For the temporal layer 305, evaluation of a plurality of neural network implementations was performed, here a bidirectional recurrent neural network (BRNN) 302 and 1-dimensional convolutional neural network (CNN) 304. It is understood that evaluation of neural networks is not limited to these types, and that other types of neural networks may be used. Both architectures of the neural networks 302, 304 are well suited to handle the task of time series data estimation, each having their own advantages. The output of the temporal layer 305 may be fed into the fully connected layer 310, such as a dense layer, which may include 50 neurons. Both the recurrent and fully connected 310 layers may use a rectified linear unit (ReLU) activation function (i.e., f(x)=max(0; x)), to improve the training of the deep neural network. The output of this layer 310 may then be fed into the output layer 315, which may include a single neuron using the linear activation function (i.e., f(x)=x). This output, denoted as {circumflex over ( )}y(t), represents the network's prediction of what the component would output based on the previous input samples.

In certain embodiments, the BRNN 302 may be configured for using time series data because the neurons for each time step are connected sequentially, forwards and backwards, which allows for the model to discover long-term temporal relationships in the data. This is beneficial since the model may be trained on a black box SDR component's input and output signals and it needs that temporal relationship to gain context as to what the component is doing to the signal. In certain embodiments, the BRNN 302 may be implemented using long short-term memory (LSTM) because of its ability to mitigate the vanishing gradient issue associated with traditional RNN implementations. Because the data may be evaluated in real-time, as opposed to looking forward in time, the model may look at buffer of input samples forward and backwards. The BRNN 302 may be configured to compute a vector of outputs [f(t); f(t−1), . . . , f(t−T)] using the following equation: f(t)=v^f*h^f(t)+v^b*h^b(t)+c, where h^f(t) and h^b(t) denote the forward and backward hidden layer activations, v^f and v^b denote the vector of weights connecting the hidden layer neurons to the output neurons, and c denotes the bias of each output neuron.

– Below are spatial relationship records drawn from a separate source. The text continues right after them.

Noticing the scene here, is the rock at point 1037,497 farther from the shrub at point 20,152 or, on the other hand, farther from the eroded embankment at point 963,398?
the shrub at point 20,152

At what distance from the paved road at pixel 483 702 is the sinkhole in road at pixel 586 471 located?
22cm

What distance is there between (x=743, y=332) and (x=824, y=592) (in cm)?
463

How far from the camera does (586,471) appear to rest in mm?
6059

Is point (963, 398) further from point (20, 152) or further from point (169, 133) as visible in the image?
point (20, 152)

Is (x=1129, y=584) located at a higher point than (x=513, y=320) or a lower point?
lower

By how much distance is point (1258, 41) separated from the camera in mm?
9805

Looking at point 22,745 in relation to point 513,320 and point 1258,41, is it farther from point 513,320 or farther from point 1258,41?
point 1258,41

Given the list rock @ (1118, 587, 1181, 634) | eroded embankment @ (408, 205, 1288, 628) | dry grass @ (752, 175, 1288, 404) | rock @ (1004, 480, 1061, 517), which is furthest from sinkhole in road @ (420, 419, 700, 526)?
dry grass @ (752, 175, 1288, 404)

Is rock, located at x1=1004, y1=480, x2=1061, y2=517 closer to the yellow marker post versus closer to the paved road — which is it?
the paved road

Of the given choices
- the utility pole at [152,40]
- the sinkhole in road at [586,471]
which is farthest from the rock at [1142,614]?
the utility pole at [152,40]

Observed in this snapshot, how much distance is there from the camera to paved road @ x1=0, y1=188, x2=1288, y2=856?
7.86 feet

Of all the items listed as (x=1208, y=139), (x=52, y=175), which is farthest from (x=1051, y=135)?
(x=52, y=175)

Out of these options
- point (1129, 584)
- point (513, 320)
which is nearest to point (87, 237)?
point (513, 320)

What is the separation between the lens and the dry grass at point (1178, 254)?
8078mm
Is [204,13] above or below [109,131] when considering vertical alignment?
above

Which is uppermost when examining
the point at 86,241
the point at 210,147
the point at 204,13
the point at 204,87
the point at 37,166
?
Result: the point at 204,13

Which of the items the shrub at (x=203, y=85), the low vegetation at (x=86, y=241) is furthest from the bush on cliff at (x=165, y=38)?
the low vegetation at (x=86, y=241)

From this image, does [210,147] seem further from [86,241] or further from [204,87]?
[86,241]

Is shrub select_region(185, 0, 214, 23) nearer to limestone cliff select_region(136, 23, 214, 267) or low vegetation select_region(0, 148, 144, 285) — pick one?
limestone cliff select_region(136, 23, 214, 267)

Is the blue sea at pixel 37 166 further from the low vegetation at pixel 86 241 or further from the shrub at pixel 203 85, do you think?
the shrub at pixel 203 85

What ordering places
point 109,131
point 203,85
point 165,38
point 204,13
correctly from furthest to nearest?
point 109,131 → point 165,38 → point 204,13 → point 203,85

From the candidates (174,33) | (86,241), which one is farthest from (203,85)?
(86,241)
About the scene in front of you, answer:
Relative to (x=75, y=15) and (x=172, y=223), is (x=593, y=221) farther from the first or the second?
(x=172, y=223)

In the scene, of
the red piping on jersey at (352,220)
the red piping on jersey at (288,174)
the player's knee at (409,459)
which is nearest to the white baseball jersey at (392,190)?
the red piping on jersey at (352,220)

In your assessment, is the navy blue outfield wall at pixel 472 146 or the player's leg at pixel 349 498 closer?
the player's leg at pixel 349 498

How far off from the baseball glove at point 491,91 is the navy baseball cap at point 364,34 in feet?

In certain embodiments, the CNN 304 may also be evaluated, as it can achieve similar performance to BRNN 302 in less training time while also being more computationally efficient since, with CNN 304, the temporal relationship is not created though serially connected neurons but rather though the convolutions performed over the data which can be done in parallel. In this context, the following equation may describe the convolution process:

$F\left(n\right)=\sum _{i}x\left(t-i\right)h\left(i\right)$

where x and h denote the input and filter vectors respectively, and F denotes the feature map resulting from the convolution. The CNN 304 may include M filters that are used to convolve the input, resulting in M feature maps. The feature maps may be fed into a pooling layer which downsamples the convolved data in order to reduce the computational complexity of the model. In certain embodiments, max-pooling may be implemented to return the maximum value within a subsection of the convolved data. The output of the pooling layer may be then flattened and fed into the fully connected layer 310.

To train the model on an SDR component, N input and output samples may be collected, and the input may be normalized to a range of, for example 0 to 1, to ensure that model convergence. The model may be trained using a backpropagation through time algorithm. Each input in the dataset may be fed through the network to produce an output prediction. The output prediction may be compared to the actual output using a mean squared error (MSE) loss function, as described as:

$\mathrm{MSE}=\frac{1}{n}\sum _{i=1}^n{\left(y_i-{\hat{y}}_i\right)}^2$

Loss values may be used to compute a gradient which is then backpropagated into the network to update the weights and biases. Through experimentation, training the model in two phases and modifying the optimizer between phases was found to produce the best results for this application. The model may be trained using the Adadelta optimizer until the loss converges. Then the model may be trained using, for example, the Adaptive Moment Estimation (Adam) optimizer, once again, until the loss converges. In certain embodiments, the Adadelta optimizer may require no manual learning rate tuning and may be used to direct the loss of the model to a local minimum. The Adam optimizer may then be used with a very small learning rate (10⁻⁶) to help further reduce the loss of the network without overfitting. Once the loss is below a predetermined threshold, it may be such that, given a buffer of input samples, the model may be configured to accurately reproduce output signals of the component it was trained on.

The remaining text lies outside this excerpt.